Why does the world disagree with the World Health Organization about masks? 

The WHO “recommends those infected with the COVID-19 coronavirus to wear masks to prevent spreading it to someone else.”

And the WHO agrees with the U.S. CDC (and the rest of the world) that people who are non-symptomatic and infected can spread the virus.

The WHO also recommends public mask usage during high-severity influenza pandemics – just not during this Coronavirus pandemic.

So it follows very basic logic that if we don’t know who is infected (because of asymptomatic cases) and the WHO agrees that anyone who is infected needs to wear a mask, then we should all wear masks.

Hopefully, WHO will update their guidelines to be clearer in the future. Their most recent guidelines say that “WHO is collaborating with research and development partners to better understand the effectiveness and efficiency of nonmedical masks. WHO is also strongly encouraging countries that issue recommendations for the use of masks in healthy people in the community to conduct research on this critical topic. WHO will update its guidance when new evidence becomes available.”

Is there a randomized controlled trial (RCT) for the impact of masks on community transmission of respiratory infections in a pandemic?

[Task instructions]: For each statement, say yes or no depending on whether it agrees with the text on masks, and quote the words of the text that decide it. (a) The WHO recommends public mask usage during high-severity influenza pandemics. (b) The WHO disagrees with the U.S. CDC that people who are non-symptomatic and infected can spread the virus. (c) The WHO says it will update its guidance when new evidence becomes available.

[Supplied entries]:

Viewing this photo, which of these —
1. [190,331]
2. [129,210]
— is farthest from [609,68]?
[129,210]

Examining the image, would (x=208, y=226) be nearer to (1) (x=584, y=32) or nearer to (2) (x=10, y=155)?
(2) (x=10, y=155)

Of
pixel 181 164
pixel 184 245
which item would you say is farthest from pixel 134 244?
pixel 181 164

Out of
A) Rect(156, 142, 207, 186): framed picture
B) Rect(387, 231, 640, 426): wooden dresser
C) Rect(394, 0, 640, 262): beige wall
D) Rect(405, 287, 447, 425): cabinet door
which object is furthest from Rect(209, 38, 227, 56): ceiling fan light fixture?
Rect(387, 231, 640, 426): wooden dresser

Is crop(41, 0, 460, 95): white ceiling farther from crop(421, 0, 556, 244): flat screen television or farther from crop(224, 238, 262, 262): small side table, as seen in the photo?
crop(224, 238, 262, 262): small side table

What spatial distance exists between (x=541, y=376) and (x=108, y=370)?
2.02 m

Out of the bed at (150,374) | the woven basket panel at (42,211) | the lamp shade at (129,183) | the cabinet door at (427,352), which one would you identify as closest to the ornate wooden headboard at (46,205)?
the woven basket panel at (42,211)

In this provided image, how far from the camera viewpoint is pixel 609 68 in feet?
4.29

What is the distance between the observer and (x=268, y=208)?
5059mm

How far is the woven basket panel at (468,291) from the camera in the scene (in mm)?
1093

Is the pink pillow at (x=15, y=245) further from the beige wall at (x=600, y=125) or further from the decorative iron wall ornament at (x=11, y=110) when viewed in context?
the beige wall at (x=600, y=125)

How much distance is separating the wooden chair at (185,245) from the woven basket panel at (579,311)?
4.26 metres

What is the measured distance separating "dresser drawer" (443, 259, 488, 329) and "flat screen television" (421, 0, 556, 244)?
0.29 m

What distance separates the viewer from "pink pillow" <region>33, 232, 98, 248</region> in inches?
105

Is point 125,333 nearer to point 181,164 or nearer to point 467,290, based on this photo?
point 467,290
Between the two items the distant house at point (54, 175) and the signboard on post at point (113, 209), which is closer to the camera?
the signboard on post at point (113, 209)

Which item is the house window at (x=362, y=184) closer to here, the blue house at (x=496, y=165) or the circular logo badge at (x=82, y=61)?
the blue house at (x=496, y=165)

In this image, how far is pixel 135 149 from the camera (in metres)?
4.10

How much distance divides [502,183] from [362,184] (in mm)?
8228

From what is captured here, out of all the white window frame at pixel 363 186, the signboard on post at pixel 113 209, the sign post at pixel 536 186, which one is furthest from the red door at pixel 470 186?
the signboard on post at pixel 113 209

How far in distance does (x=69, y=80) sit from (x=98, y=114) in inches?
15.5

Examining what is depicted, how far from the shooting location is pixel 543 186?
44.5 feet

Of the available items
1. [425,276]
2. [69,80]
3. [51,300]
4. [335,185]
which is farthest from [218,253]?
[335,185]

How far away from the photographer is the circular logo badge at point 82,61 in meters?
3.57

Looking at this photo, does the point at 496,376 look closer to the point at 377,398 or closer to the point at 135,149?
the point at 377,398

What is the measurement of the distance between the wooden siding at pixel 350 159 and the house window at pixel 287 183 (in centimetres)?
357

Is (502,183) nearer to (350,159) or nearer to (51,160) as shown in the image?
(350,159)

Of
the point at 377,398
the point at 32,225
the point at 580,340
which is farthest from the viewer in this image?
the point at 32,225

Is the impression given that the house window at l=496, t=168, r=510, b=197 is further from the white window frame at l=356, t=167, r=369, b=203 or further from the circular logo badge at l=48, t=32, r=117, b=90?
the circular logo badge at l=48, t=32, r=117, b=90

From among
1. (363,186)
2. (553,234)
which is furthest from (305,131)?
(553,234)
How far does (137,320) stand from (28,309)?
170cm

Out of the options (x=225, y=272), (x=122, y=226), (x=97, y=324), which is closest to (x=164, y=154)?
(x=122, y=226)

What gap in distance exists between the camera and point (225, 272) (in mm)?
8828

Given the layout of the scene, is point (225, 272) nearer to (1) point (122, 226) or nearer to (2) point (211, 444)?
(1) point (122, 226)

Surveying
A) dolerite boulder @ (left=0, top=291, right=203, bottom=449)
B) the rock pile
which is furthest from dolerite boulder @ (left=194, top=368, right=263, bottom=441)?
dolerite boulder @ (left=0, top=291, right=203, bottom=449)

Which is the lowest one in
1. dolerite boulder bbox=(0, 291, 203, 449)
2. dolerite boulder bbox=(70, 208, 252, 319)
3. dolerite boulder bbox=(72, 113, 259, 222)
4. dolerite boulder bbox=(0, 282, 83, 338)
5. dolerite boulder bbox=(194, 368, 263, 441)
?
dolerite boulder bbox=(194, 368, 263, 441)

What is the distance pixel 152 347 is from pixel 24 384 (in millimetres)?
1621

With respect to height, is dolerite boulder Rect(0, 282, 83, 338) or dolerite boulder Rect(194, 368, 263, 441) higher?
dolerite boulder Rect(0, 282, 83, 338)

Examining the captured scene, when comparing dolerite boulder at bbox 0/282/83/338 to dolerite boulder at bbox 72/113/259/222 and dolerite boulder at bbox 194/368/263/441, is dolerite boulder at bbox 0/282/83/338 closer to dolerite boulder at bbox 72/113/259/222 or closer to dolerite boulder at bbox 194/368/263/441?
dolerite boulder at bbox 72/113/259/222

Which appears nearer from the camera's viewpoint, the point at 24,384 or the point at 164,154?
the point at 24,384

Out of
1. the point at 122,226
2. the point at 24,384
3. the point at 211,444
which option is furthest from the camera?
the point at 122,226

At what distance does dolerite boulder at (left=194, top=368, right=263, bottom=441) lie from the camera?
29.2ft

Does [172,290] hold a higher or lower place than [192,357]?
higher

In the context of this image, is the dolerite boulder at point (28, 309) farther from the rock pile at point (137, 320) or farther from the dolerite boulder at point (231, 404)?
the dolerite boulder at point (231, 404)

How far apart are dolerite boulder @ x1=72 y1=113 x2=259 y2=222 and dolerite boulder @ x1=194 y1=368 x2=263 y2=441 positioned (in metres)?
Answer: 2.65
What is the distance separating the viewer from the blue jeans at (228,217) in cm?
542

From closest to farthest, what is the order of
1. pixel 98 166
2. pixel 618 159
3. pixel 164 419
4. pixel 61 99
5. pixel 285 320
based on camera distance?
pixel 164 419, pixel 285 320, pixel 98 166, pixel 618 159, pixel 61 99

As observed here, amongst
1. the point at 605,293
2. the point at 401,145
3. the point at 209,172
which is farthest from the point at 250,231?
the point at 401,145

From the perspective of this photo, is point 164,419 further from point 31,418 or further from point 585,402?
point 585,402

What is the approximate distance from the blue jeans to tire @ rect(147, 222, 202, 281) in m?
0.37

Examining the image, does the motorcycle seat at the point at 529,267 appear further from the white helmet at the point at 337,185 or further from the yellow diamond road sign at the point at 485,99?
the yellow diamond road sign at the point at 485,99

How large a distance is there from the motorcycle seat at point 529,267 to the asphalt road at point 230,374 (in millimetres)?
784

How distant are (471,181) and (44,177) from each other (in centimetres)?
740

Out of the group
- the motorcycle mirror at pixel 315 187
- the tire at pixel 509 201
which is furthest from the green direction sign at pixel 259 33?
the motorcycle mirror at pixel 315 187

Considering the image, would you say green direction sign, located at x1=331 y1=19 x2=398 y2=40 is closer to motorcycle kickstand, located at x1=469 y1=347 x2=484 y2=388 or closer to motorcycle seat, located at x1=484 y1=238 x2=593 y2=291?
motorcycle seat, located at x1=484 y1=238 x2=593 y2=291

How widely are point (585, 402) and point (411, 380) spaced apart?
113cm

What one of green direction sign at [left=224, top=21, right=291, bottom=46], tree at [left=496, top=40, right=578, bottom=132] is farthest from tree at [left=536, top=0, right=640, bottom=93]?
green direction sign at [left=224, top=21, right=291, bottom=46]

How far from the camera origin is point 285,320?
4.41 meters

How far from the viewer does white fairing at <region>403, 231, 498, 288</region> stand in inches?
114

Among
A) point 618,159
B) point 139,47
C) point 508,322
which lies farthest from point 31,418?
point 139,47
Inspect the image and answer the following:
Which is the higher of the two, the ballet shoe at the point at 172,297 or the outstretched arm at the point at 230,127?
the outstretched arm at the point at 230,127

[Exercise solution]:
(a) Yes: "The WHO also recommends public mask usage during high-severity influenza pandemics"
(b) No: "the WHO agrees with the U.S. CDC (and the rest of the world) that people who are non-symptomatic and infected can spread the virus"
(c) Yes: "WHO will update its guidance when new evidence becomes available."